The circus today means the Big Top but it’s origins lie in bricks and mortar.

The origins of the circus may lie in the 1700’s with Astley’s Circus in London, but it was in the 1800’s that Circus made its mark. The Amphitheatre, the first real circus, had been opened in London by Philip Astley in 1768. The acts took place in a circular arena in a building. The main attraction was acts of outstanding horsemanship. The gradual inclusion of acrobats and clowns brought circus to it’s present form. Four years later Charles Dibdin opened his Royal Circus. Although the first circuses were housed in permanent buildings around 1840 travelling circuses appeared, thanks to the introduction of large tents by visiting American circuses. Many of the most famous circuses impresarios began their careers on the fairground. The emphasis on action rather than words meant that there was a greater exchange across Europe than in other areas of showmanship. It became very fashionable to have an Italian surname in the 1900’s if you wanted to work in a circus in Britain. Even today Italy has more touring circuses that other European countries.

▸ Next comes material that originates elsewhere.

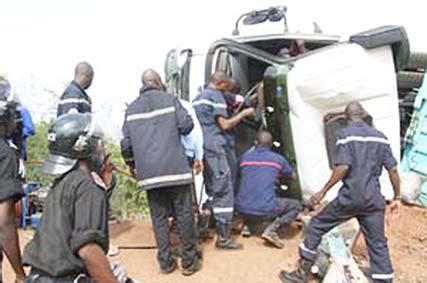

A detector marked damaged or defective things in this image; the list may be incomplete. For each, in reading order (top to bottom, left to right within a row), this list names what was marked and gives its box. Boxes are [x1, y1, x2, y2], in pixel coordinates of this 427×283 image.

overturned truck [165, 11, 412, 203]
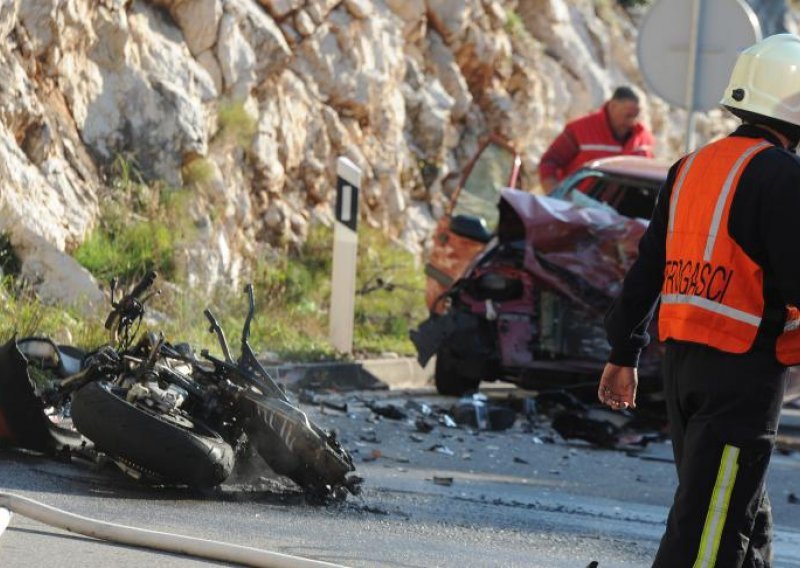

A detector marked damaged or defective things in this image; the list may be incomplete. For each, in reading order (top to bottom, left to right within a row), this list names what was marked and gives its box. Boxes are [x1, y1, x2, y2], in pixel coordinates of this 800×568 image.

Hand coloured engraving from the Illustrated London News of the reopening of Astley’s New Amphitheatre, under the ownership of William Batty, London 1843.

The interior of Astley’s Amphitheatre.

Mr Pablo Fanque and his trained steed performing at Astley’s Amphitheatre in London in 1847. He was an equestrian, acrobat, rope walker and circus proprietor and one of the leading circus artists of the nineteenth century.

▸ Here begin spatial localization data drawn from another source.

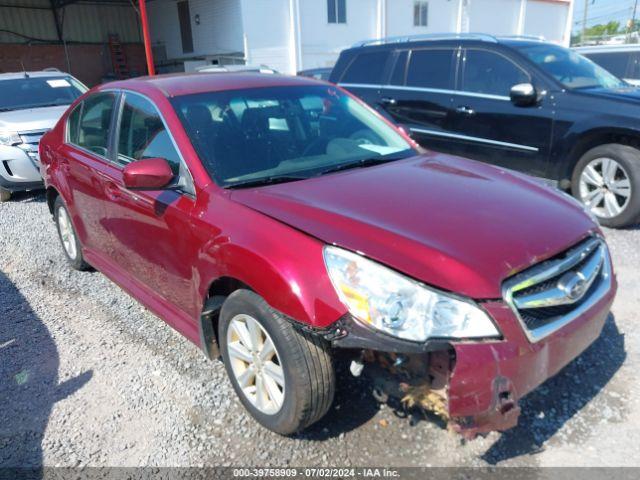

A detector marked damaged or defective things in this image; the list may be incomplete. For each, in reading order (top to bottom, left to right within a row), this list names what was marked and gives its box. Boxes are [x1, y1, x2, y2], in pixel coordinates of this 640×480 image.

rust damage [362, 346, 516, 436]
front bumper damage [330, 282, 616, 438]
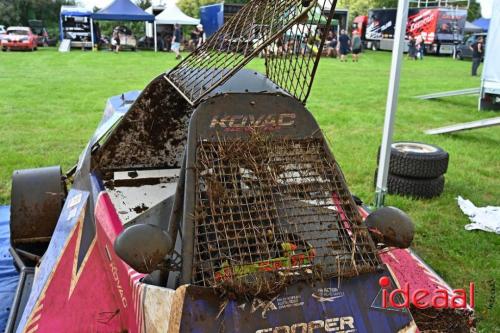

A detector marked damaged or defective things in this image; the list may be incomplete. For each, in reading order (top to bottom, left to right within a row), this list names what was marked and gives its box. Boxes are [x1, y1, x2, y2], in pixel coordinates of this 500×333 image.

rusty mesh panel [167, 0, 336, 104]
rusty mesh panel [192, 134, 378, 294]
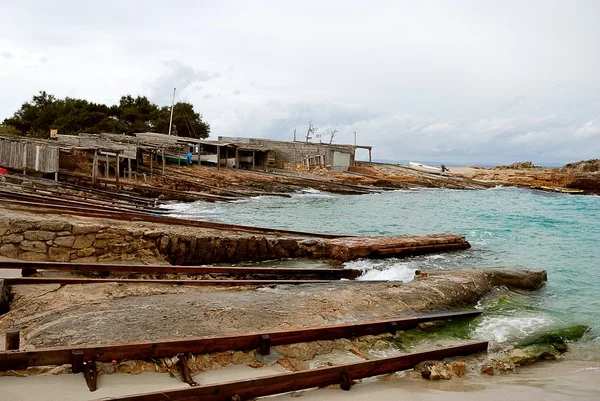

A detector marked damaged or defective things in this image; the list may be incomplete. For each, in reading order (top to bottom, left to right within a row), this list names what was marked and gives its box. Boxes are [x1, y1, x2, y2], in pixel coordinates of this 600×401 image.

rusty metal rail [0, 260, 358, 278]
rusty metal rail [0, 308, 480, 370]
rusty metal rail [96, 340, 486, 400]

Pablo Fanque demonstrates his equestrianism in Astley’s Amphitheatre. This horseman, in private life mister William Darby of Norwich, later had his own show. John Lennon and Paul McCartney immortalized the Pablo Fanques Fair in the Beatles-song Being For The Benefit Of Mr. Kite (from the famous album Sergeant Pepper’s Lonely Hearts Club Band).

Barnum’s even presented Roman Races.

Some of the amazing acts that made up the great shows of Barnums circus. Barnum certainly didn't suffer from false modesty ! He just called his show "The Greatest Show On Earth"

An open-air performance featuring a conjurer, an equestrian and a tightrope walker.

The Astley Amphitheatre in London offered a varied programme.

Astley’s Amphitheatre: Amidi Neuporte, a then famous Dutch equilibrist, in action, November 7 1846.

Circus-acts.

A flea circus. This one was owned by monsieur Bertolotte de Bendres.